人民新報 ・ 第1256号<統合349号(2009年8月15日)
  
                  目次

● 自民党政治を終わらせ政治の新たな地平を創り出そう

● 沖縄・嘉手納基地爆音訴訟   最高裁闘争の勝利を

● 2009ピースサイクル

   ピースサイクル・東京

   ピースサイクル・山陽

   ピースサイクル・埼玉

   ピースサイクル・長野

   ピースサイクル・静岡

● 反貧困ネットワークの主催で 「選挙目前! 私たちが望むこと」集会

● 映画『鶴彬(つるあきら)〜心の軌跡』を観て

● せ ん り ゅ う  /  ヽ史

● 複眼単眼  /  「言論の自由」に名を借りた自由と人権への攻撃





自民党政治を終わらせ政治の新たな地平を創り出そう

 支持率を急速に低下させながら一日でも長く政権の座にしがみ付いてきた麻生も七月二一日、ようやく衆議院を解散した。こうして、与野党逆転の可能性のきわめて高い総選挙が戦われることになった。われわれは、この夏を日本政治の大きな転換点にしなければならない。
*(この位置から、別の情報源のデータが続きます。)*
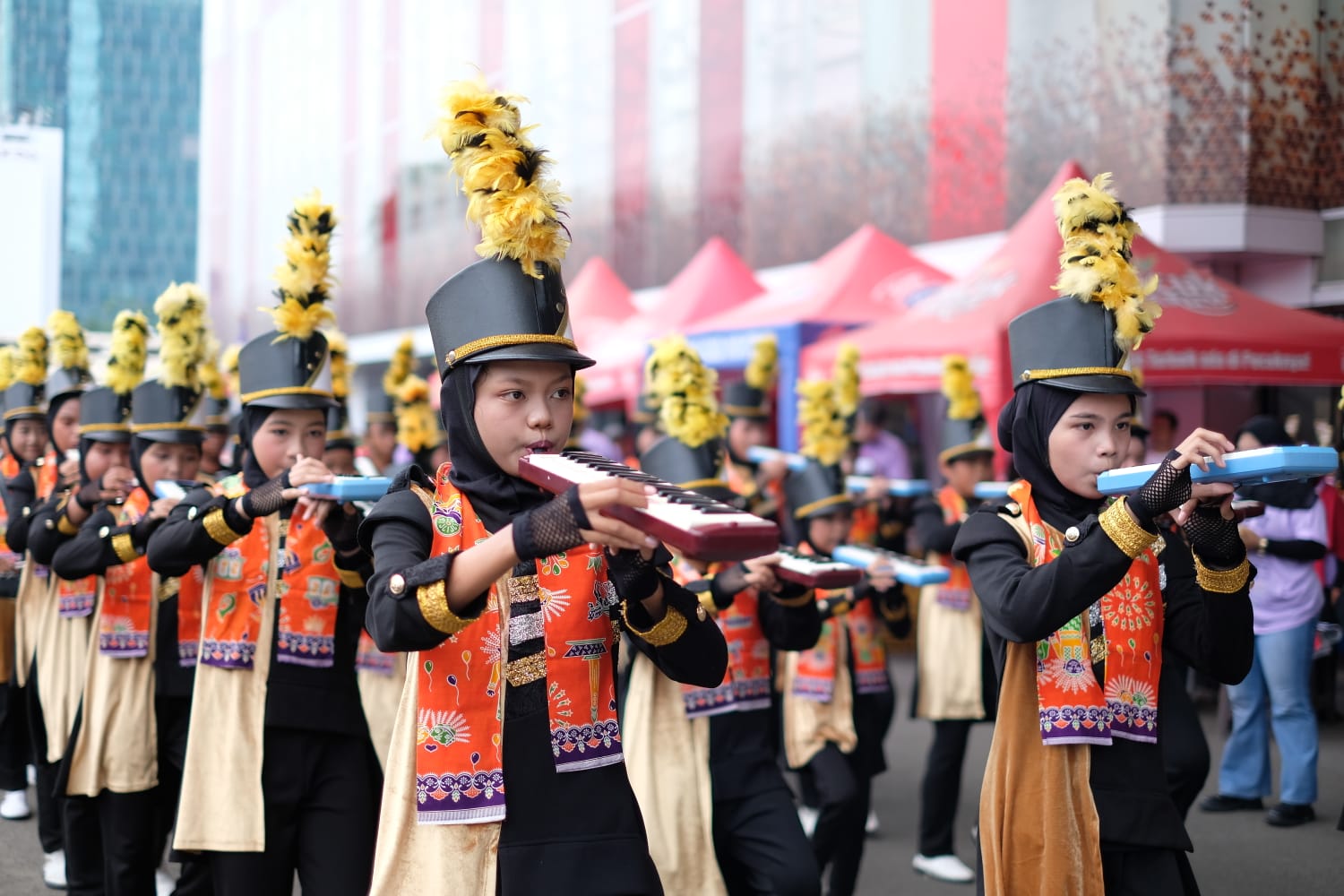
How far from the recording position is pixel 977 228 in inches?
576

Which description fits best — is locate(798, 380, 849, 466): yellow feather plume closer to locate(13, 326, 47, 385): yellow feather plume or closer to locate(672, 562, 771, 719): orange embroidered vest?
locate(672, 562, 771, 719): orange embroidered vest

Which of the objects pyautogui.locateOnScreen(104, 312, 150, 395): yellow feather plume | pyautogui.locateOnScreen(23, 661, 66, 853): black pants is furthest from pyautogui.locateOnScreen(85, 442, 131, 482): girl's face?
pyautogui.locateOnScreen(23, 661, 66, 853): black pants

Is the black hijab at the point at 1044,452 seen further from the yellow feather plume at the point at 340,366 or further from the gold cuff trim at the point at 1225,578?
the yellow feather plume at the point at 340,366

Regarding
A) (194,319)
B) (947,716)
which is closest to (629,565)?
(194,319)

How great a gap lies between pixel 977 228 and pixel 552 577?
12.4 m

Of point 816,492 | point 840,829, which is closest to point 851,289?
point 816,492

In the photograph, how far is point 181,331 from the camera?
618cm

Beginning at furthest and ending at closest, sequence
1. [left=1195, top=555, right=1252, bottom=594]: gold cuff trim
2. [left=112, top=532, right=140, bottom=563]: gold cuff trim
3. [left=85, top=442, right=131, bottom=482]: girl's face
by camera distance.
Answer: [left=85, top=442, right=131, bottom=482]: girl's face → [left=112, top=532, right=140, bottom=563]: gold cuff trim → [left=1195, top=555, right=1252, bottom=594]: gold cuff trim

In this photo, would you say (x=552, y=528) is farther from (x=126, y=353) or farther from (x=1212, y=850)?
(x=1212, y=850)

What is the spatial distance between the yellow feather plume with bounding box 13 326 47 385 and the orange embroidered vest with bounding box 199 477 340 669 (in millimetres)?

 自民党政治の崩壊の危機は、世界的情勢の地殻変動に連動している。昨二〇〇八年後半から世界資本主義体制は決定的な動揺の段階に入った。これまで、グローバリゼーションという名の世界の市場化・世界のアメリカ化が進行し、アメリカ帝国主義の一極支配・強権政治の下、巨大資本が世界の富を収奪し、世界中に格差・貧困がひろがった。しかし、それは同時に、資本主義の矛盾を極度に蓄積する過程、広範な労働者・民衆の怒りの噴出を準備する期間でもあった。そして、溜まりに溜まった矛盾の激発の時代が到来したのである。
 いまアメリカ一極支配の時代が終わり、あたらしい時代への動きが誰の目にも見えるような局面に入った。オバマ新政権の登場の背景には、内外での力の弱体化をとどめられず、民衆の不安と不満が増大し、いままでどおりにはやっていけないというアメリカの状況がある。
 日本でも、経済的な危機は深刻となっており、膨大な国家財政を投入して行われたバラマキ財政での必死のてこ入れにもかかわらず、本格的な改善の様子は見えてこない。
 政治的には、これまでの支配体制の断末魔のあがきが悲喜劇的に繰り広げられている。つぎつぎに政権を投げ出した安倍晋三、福田康夫に続いて、総選挙の顔として登場したはずの麻生太郎は、予想されたとおり自民党の最後にして最悪の看板として存在している。
 名古屋市長選、さいたま市長選、千葉市長選、静岡県知事選、横須賀市長選、東京都議選と与党の敗北が連続する中で、麻生は、解散も出来ず迷走を続けた。しかし、麻生にとってみれば、解散・総選挙となればすれば、どんなことがあっても参院で否決された法案の再可決を可能にする衆院三分の二状況の消滅という事態は確実であり、そして、野党への転落も十分に予想されるのであるから、解散を先送りしてきたのには理由がないわけではない。
 だが、麻生は、その最後の任期をかけて、さまざまな悪法を成立させてきたのである。六月には海賊新法を成立させ、つづいて北朝鮮貨物検査(臨検)特措法成立も狙った。だが、これは結局、国会解散で廃案となったが、この過程で、駆け込み的に自民党国防部会と内閣の「安保・防衛懇」が次期防衛大綱策定に向けて「提言」や「報告」を出し、集団的自衛権の憲法解釈の見直し、専守防衛の放棄、敵基地攻撃能力の保持などを打ち出してきたことは断じて許すことができない。自民党政治は最後の最後まで悪辣なことを強行してきた。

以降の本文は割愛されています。